→ Texte cité:
>>>>

La valorisation des sous-produits est une source de diversification de revenus pour les oléicultrices. Utilisée en savonnerie, l’huile d’olive a des propriétés adoucissantes pour la peau. La production de savons est une activité majoritairement féminine, encore peu développée dans la filière oléicole.




Protéger la biodiversité

Si aujourd’hui les trois wilayas du projet ne sont que peu confrontées à des difficultés d’accès à l’eau, on observe toutefois depuis plusieurs années une pollution croissante liée au rejet dans les cours d’eau des margines (eau issue de l’extraction de l’huile) et des grignons (peau, pulpe pressée et noyau de l’olive). La réglementation n’est souvent pas respectée, les moulins ne disposent pas des équipements et n’appliquent que trop peu les pratiques d’élimination de ces sous-produits polluants.

<<<<

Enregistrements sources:
>>>>

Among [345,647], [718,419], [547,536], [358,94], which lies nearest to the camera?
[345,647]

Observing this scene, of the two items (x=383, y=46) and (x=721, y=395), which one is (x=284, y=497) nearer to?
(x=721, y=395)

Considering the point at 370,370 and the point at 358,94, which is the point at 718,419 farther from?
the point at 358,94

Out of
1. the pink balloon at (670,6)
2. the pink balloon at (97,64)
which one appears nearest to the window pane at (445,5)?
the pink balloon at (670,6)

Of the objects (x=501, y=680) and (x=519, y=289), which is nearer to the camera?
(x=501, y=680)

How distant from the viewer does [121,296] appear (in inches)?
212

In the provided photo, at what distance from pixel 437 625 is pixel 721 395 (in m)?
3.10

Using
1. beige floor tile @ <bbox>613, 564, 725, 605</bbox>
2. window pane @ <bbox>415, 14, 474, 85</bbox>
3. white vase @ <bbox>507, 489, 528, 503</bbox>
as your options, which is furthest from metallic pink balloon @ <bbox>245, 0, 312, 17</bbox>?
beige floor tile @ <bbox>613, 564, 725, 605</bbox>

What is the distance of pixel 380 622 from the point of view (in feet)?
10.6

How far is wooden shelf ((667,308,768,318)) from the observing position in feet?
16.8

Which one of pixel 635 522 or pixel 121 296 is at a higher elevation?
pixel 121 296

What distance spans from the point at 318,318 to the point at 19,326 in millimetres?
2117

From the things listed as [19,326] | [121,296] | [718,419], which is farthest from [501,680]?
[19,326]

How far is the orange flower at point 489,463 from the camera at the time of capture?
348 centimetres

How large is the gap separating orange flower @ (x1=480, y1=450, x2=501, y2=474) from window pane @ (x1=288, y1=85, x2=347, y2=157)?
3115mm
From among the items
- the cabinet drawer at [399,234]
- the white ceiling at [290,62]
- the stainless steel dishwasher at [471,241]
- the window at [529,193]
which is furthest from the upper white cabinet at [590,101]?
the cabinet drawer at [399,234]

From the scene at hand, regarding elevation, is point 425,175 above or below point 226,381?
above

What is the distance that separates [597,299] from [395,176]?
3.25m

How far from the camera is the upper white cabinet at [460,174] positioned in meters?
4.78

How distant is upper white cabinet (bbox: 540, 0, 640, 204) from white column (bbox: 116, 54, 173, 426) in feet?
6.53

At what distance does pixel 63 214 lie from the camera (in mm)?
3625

<<<<

→ Consignes:
A. Dans le texte sur la filière oléicole, que désigne le terme « margines » ?
B. Prolongez le texte sur la filière oléicole en reprenant juste après sa dernière phrase.

→ Corrigé:
A. L'eau issue de l'extraction de l'huile.

B.
Au niveau des exploitations oléicoles, le recours a l’irrigation demeure rare mais pourrait augmenter dans un contexte de diminution de la pluviométrie et d’augmentation des températures estivales. Les oliveraies sont en première ligne de ces phénomènes, notamment des incendies, et nombre d’oléiculteurs se sentent désarmés. Le recours a l’irrigation d’appoint pourrait s’étendre, posant la question de la gestion des ressources hydriques dans la vallée de Soummam.


Valorisation des grignons

Station de biocompost, El Kseur (Béjaïa) – Mr. Amzal Rabah présente le processus de valorisation de grignon (noyau, pulpe, peau) d’olive : une fois mélangés à d’autres déchets verts broyés et fermentés, les grignons constituent un substrat organique riche.



Des fraisiers ont été plantés à partir des sacs de compost de grignons. Les sous-produits (feuilles, grignons) peuvent être compostés pour produire de l’engrais.